— START Excerpted passage —

Use load-balanced sets to clusterize MySQL on Linux

Important

Azure has two different deployment models for creating and working with resources: Azure Resource Manager and classic. This article covers using the classic deployment model. Microsoft recommends that most new deployments use the Resource Manager model. A Resource Manager template is available if you need to deploy a MySQL cluster.

This article explores and illustrates the different approaches available to deploy highly available Linux-based services on Microsoft Azure, exploring MySQL Server high availability as a primer. A video illustrating this approach is available on Channel 9.

We will outline a shared-nothing, two-node, single-master MySQL high availability solution based on DRBD, Corosync, and Pacemaker. Only one node runs MySQL at a time. Reading and writing from the DRBD resource is also limited to only one node at a time.

There's no need for a VIP solution like LVS, because you'll use load-balanced sets in Microsoft Azure to provide round-robin functionality and endpoint detection, removal, and graceful recovery of the VIP. The VIP is a globally routable IPv4 address assigned by Microsoft Azure when you first create the cloud service.

There are other possible architectures for MySQL, including NBD Cluster, Percona, Galera, and several middleware solutions, including at least one available as a VM on VM Depot. As long as these solutions can replicate on unicast vs. multicast or broadcast and don't rely on shared storage or multiple network interfaces, the scenarios should be easy to deploy on Microsoft Azure.

These clustering architectures can be extended to other products like PostgreSQL and OpenLDAP in a similar fashion. For example, this load-balancing procedure with shared nothing was successfully tested with multi-master OpenLDAP, and you can watch it on our Channel 9 blog.

Get ready

You need the following resources and abilities:

  • A Microsoft Azure account with a valid subscription, able to create at least two VMs (XS was used in this example)
  • A network and a subnet
  • An affinity group
  • An availability set
  • The ability to create VHDs in the same region as the cloud service and attach them to the Linux VMs

Tested environment

  • Ubuntu 13.10
    • DRBD
    • MySQL Server
    • Corosync and Pacemaker

Affinity group

Create an affinity group for the solution by signing in to the Azure classic portal, selecting Settings, and creating an affinity group. Allocated resources created later will be assigned to this affinity group.

— END Excerpted passage —
— START Given information —

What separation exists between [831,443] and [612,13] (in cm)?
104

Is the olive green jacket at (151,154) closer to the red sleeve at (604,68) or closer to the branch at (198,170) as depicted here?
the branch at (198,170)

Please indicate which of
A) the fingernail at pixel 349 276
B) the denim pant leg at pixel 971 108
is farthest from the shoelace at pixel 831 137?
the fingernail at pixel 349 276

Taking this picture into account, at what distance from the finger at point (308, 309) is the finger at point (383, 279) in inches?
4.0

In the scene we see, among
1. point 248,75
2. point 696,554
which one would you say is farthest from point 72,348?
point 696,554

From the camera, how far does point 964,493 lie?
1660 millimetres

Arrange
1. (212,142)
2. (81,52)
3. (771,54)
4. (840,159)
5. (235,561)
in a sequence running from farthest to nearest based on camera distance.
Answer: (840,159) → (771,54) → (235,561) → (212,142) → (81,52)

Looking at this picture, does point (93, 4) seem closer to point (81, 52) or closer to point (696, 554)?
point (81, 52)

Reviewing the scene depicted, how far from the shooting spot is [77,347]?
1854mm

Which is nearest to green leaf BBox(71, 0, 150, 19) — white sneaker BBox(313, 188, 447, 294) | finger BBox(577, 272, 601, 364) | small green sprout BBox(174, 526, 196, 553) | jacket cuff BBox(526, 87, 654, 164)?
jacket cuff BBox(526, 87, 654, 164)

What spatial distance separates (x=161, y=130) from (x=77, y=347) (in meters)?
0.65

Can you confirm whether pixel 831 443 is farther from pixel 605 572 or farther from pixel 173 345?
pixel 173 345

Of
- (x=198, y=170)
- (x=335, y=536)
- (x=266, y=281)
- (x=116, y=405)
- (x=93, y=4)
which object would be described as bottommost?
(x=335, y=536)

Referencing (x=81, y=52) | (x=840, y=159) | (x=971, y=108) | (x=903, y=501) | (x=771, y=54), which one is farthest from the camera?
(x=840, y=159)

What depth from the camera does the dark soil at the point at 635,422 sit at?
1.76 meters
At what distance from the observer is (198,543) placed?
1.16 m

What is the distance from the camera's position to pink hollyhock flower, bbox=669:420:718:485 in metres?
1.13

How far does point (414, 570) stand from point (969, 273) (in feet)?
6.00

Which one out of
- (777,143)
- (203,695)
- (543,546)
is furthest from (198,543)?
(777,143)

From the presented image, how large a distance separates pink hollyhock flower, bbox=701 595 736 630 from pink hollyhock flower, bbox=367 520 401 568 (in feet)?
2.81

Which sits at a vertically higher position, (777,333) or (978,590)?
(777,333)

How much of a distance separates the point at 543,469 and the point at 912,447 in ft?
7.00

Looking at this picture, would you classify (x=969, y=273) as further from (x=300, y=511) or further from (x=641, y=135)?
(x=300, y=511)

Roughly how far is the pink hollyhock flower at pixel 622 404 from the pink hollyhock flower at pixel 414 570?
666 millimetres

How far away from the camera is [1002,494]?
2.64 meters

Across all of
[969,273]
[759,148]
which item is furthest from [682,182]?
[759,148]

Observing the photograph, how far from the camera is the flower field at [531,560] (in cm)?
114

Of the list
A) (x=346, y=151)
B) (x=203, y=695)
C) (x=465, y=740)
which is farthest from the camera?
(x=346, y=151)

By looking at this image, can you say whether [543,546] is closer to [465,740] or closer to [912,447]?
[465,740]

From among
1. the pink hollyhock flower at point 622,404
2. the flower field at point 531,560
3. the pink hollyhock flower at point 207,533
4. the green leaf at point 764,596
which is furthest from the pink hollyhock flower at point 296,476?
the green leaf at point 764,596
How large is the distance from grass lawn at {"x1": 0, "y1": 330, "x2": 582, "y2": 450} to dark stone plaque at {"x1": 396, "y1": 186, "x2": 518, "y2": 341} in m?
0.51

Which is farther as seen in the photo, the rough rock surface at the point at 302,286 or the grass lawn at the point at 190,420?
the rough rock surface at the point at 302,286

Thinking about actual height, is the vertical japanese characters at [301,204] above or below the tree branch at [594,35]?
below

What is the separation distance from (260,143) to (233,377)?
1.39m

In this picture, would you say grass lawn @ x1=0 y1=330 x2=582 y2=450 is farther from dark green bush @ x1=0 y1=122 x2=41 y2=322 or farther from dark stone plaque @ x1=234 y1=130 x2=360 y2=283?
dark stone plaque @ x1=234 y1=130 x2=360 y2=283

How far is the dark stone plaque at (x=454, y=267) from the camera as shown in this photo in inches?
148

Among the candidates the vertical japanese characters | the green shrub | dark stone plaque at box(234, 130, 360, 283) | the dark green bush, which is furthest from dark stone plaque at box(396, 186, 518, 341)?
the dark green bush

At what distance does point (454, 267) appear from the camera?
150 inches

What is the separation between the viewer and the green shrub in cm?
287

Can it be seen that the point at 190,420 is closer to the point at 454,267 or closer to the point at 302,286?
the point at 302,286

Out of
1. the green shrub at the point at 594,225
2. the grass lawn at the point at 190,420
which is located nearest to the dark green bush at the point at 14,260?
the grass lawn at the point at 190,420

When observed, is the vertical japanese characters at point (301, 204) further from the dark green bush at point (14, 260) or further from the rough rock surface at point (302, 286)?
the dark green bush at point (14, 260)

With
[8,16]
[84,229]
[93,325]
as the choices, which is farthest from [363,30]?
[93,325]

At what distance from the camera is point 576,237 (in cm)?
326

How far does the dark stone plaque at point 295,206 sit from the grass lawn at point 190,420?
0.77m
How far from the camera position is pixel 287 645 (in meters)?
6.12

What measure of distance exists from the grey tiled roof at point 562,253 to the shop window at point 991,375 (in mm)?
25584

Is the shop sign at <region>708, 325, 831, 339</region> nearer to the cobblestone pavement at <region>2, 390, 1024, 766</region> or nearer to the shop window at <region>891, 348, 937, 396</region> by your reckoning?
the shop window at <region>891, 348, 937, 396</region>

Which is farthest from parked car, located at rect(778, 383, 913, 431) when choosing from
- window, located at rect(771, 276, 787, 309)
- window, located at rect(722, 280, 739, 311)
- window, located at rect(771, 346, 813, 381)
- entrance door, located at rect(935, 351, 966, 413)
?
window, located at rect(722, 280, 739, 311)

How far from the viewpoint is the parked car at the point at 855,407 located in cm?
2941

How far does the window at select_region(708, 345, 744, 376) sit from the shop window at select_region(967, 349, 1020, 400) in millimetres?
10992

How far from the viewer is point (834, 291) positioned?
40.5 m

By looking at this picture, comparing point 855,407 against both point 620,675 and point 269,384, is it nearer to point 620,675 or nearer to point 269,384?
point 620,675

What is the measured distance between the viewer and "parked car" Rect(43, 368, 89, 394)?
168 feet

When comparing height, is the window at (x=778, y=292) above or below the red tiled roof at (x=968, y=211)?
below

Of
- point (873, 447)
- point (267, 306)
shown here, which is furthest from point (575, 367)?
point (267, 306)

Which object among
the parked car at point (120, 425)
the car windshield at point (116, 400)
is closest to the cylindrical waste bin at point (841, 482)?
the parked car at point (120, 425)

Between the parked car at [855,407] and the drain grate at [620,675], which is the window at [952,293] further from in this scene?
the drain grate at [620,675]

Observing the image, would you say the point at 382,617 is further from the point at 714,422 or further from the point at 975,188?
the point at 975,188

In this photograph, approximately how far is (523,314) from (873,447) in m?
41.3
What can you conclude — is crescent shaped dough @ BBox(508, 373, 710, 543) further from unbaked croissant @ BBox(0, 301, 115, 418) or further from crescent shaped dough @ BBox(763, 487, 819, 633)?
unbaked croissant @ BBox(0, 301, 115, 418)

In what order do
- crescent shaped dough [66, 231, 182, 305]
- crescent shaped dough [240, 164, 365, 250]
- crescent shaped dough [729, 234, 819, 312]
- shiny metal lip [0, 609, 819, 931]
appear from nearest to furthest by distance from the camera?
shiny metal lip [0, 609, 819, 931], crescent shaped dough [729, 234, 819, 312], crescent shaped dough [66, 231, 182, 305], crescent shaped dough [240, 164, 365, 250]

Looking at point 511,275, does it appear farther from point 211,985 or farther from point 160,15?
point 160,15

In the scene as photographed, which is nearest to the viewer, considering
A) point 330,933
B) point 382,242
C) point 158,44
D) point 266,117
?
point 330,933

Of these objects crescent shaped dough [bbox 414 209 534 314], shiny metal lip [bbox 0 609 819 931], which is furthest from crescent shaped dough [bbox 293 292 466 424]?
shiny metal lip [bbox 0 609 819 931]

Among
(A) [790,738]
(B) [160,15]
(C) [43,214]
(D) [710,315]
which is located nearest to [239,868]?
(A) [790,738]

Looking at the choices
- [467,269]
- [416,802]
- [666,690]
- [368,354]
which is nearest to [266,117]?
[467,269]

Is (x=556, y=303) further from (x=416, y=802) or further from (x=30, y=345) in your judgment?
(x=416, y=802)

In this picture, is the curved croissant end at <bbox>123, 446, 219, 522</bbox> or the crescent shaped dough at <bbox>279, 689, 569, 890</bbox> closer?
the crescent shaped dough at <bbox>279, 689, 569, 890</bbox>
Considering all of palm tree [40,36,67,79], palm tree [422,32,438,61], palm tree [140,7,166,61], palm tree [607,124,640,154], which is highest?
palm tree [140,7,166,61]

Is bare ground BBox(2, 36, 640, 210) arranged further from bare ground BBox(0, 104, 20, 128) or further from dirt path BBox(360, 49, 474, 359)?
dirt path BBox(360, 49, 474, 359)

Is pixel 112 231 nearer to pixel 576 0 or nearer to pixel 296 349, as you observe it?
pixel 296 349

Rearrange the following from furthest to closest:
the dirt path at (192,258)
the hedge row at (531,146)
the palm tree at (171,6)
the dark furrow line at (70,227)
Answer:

— END Given information —

#### [Work to complete]
A. How would you translate this sentence from the MySQL clustering article into Spanish: "The VIP is a globally routable IPv4 address assigned by Microsoft Azure when you first create the cloud service."?
B. Could you continue the MySQL clustering article, picking up right after its last sentence about the affinity group?

#### [Answers to the tasks]
A. La VIP es una dirección IPv4 enrutable globalmente que Microsoft Azure asigna cuando se crea por primera vez el servicio en la nube.

B.
Networks

A new network is created, and a subnet is created inside the network. This example uses a 10.10.10.0/24 network with only one /24 subnet inside.

Virtual machines

The first Ubuntu 13.10 VM is created by using an Endorsed Ubuntu Gallery image and is called hadb01. A new cloud service is created in the process, called hadb. This name illustrates the shared, load-balanced nature that the service will have when more resources are added. The creation of hadb01 is uneventful and completed by using the portal. An endpoint for SSH is automatically created, and the new network is selected. Now you can create an availability set for the VMs.

After the first VM is created (technically, when the cloud service is created), create the second VM, hadb02. For the second VM, use Ubuntu 13.10 VM from the Gallery by using the portal, but use an existing cloud service, hadb.cloudapp.net, instead of creating a new one. The network and availability set should be automatically selected. An SSH endpoint will be created, too.

After both VMs have been created, take note of the SSH port for hadb01 (TCP 22) and hadb02 (automatically assigned by Azure).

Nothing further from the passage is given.